Монах принёс Евангелие, де Гро опустился на колени, положил руку на книгу, повторил за ним слова клятвы, а потом поцеловал распятие на обложке.
– Истинно ли то, что ты был посвящён в Слушающие у еретиков?
– Увы, отец мой, это так, но я отрекаюсь! Я от всего отрекаюсь! Это было заблуждение, бесовские чары, которые опутали меня! Сейчас я слушал молитву и плакал, ибо ощущаю громадное облегчение! Дьявол отступился от меня, и ныне я как бы рождён заново, ваша молитва, как святая вода, омыла меня и очистила от скверны! – де Гро дрожал всем телом, он говорил, задыхаясь, перебивая сам себя и по-собачьи заглядывая в ледяные глаза аббата.
– Это хорошо, сын мой, что Господь в своей милости не отступился от тебя, – сказал аббат. – Но мы должны убедиться в том, что раскаяние твоё полное, а бесы покинули твоё тело. Ответь ещё на несколько вопросов.
– Да, да! Спрашивайте, я расскажу всё, что угодно! Спрашивайте, умоляю!
– Расскажи нам, как тебя склонили к ереси.
– Хорошо, святой отец. На Пасху я был в одном доме… Там у хозяина дочь, ну, словом…
– Про девицу можешь пропустить.
– Ну да, так вот… За столом собралась семья хозяина и гости, мне незнакомые, среди которых, как я потом понял, оказались еретики. Разговор зашёл о вере, и еретики говорили так краснó и складно, что я заслушался. Бывал я в этом доме и в другие дни. Ну, и в общем, постепенно… Слово за слово… Как-то так получилось…
– Ты назвал на предварительном дознании имя хозяина этого дома?
– Да, святой отец.
– Хорошо. Сейчас можешь не называть его. Все ли в этой семье впали в ересь?
– Я не знаю.
– Подумай, как следует, Понс де Гро, призови Господа и постарайся вспомнить. Ну?
– Да, святой отец.
– Все? Вся семья? И девица?
– Д-да…
– Бывал ли ты в других семьях, заражённых ересью?
– Тогда нет, а когда стал Слушающим, бывал вместе диаконом во многих.
– Ты назвал эти дома дознавающему?
– Те, что вспомнил… Их было много, прости меня, святой отец.

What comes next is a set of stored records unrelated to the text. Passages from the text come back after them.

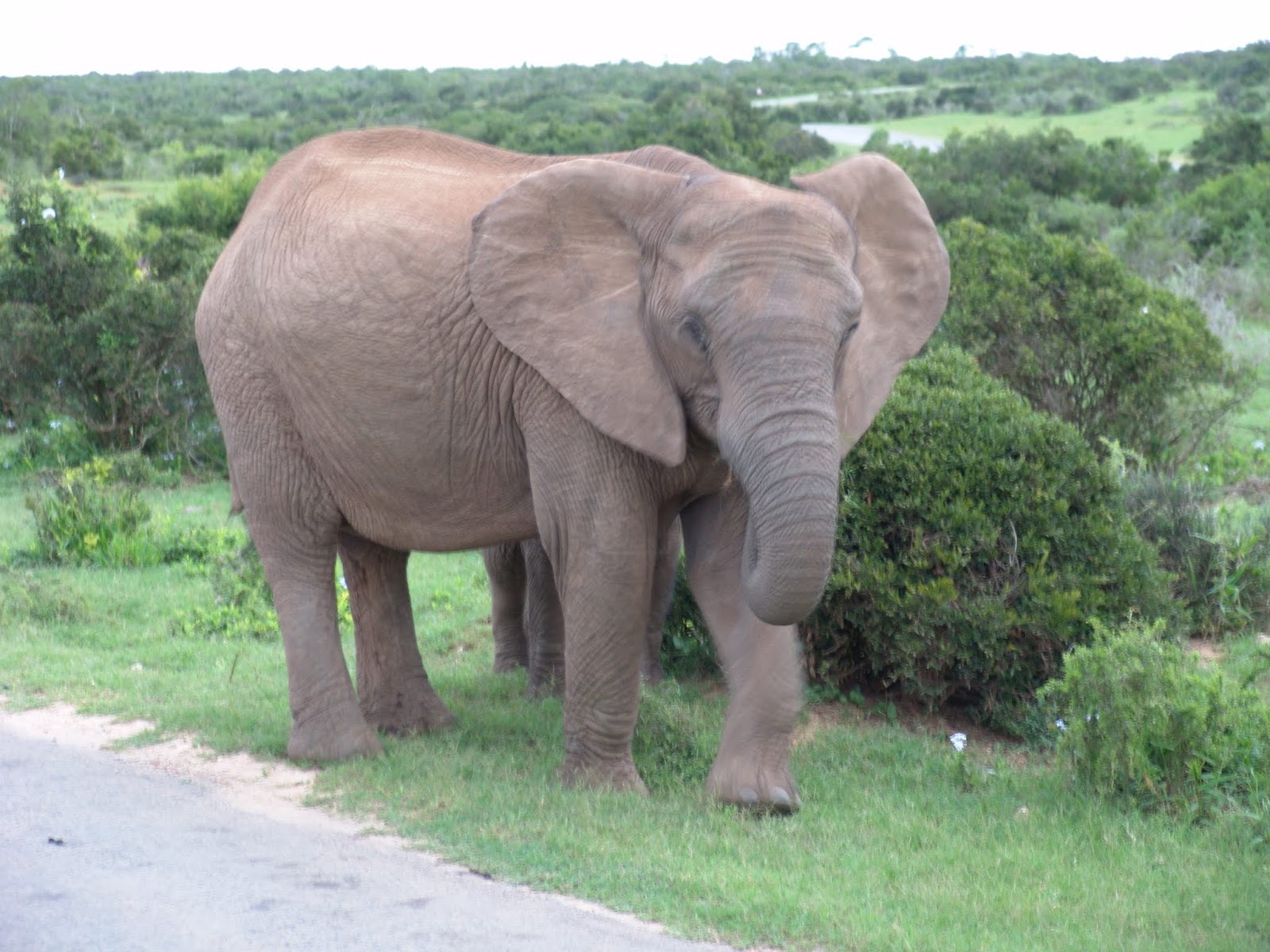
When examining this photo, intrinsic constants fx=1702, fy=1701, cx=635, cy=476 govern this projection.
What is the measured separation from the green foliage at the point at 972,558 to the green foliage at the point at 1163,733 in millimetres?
960

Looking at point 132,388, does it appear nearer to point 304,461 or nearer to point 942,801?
point 304,461

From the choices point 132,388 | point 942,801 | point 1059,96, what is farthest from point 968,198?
point 1059,96

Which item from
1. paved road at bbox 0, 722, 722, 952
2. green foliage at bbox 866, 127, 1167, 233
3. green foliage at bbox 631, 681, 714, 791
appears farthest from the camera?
green foliage at bbox 866, 127, 1167, 233

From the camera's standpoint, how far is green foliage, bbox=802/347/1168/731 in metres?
7.24

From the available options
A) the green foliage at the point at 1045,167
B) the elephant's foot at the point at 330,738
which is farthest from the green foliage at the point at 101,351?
the green foliage at the point at 1045,167

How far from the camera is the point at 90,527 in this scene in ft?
34.7

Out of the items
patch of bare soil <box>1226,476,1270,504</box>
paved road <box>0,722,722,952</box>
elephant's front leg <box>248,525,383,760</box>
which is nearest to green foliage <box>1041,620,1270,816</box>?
paved road <box>0,722,722,952</box>

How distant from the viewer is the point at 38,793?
6.31 m

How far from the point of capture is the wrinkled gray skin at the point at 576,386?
215 inches

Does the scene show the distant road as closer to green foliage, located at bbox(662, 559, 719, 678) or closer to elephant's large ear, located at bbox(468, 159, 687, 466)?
green foliage, located at bbox(662, 559, 719, 678)

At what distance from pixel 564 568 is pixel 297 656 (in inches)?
57.8

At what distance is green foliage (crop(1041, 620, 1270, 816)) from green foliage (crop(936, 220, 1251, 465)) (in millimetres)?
4780

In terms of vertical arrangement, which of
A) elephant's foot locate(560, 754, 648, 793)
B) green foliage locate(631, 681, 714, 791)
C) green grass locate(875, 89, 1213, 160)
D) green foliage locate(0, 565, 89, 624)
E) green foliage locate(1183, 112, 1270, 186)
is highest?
green foliage locate(1183, 112, 1270, 186)

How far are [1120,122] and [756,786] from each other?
49.1 m
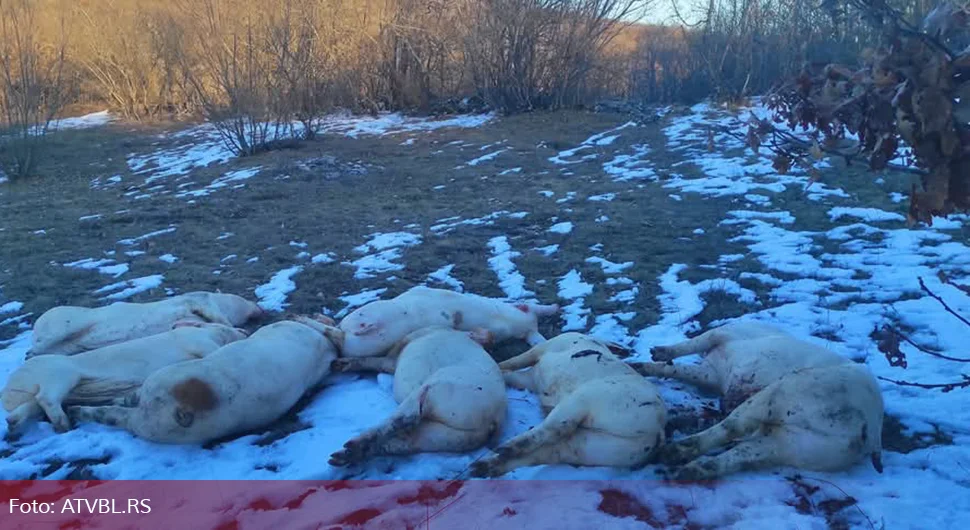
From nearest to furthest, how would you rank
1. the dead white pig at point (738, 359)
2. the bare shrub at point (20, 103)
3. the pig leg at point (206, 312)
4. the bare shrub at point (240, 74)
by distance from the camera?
the dead white pig at point (738, 359) → the pig leg at point (206, 312) → the bare shrub at point (20, 103) → the bare shrub at point (240, 74)

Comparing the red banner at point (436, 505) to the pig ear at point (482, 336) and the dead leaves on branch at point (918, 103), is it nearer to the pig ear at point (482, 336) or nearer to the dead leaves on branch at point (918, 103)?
the dead leaves on branch at point (918, 103)

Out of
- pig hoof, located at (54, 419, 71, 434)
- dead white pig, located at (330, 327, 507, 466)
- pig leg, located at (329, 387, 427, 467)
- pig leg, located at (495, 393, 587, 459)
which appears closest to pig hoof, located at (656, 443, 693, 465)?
pig leg, located at (495, 393, 587, 459)

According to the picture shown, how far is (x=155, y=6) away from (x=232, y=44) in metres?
9.51

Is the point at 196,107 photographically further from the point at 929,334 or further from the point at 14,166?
the point at 929,334

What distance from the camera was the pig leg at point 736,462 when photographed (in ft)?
10.3

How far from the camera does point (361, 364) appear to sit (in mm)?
4371

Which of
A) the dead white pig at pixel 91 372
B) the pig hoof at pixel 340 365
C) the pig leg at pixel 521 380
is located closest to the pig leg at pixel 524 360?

Ересь в Лангедоке пустила корни подобно сорной траве…
Почувствовав, что немедленная казнь ему не грозит и грозный легат говорит почти ласково, Понс успокоился. Его речь стала более связной. Он отвечал на вопросы охотно и подробно, стараясь, однако, не смотреть на стоящего рядом диакона.
– Доводилось ли тебе видеть других диаконов и епископов еретиков? Если да, то где ты их видел? Назови имена.
– Нет, святой отец, я видел только простых верующих, да и откуда бы мне? Я знаком только с диаконом Мерсье.
– Склонял ли ты к ереси членов своей семьи или своих знакомых или просто людей, которые встретились тебе случайно?
– Нет, святой отец, это было обязанностью диакона Мерсье. Мы заранее разучили с ним роли и в присутствии людей, которых хотели обратить, затевали диспут. Я выступал как бы от имени католика. Вопросы и ответы были составлены так, чтобы католическая церковь выставлялась в глупом и невыигрышном свете, а еретики, наоборот, казались справедливыми и следующими воле Господа. Я долго заучивал свой текст, мы много раз его повторяли, и диакон Мерсье часто вносил в него разные усовершенствования и изменения, чтобы люди нам больше верили.
Пожилой монах, до этого молчавший, неожиданно вмешался в допрос:
– Принимал ли ты к себе на постой кого-нибудь из еретиков, а если принимал, то кого именно? Кто их к тебе приводил? Сколько времени они оставались? Кто к ним в это время приходил? Кто и куда их увёл?
Голос монаха неожиданно оказался резким и писклявым.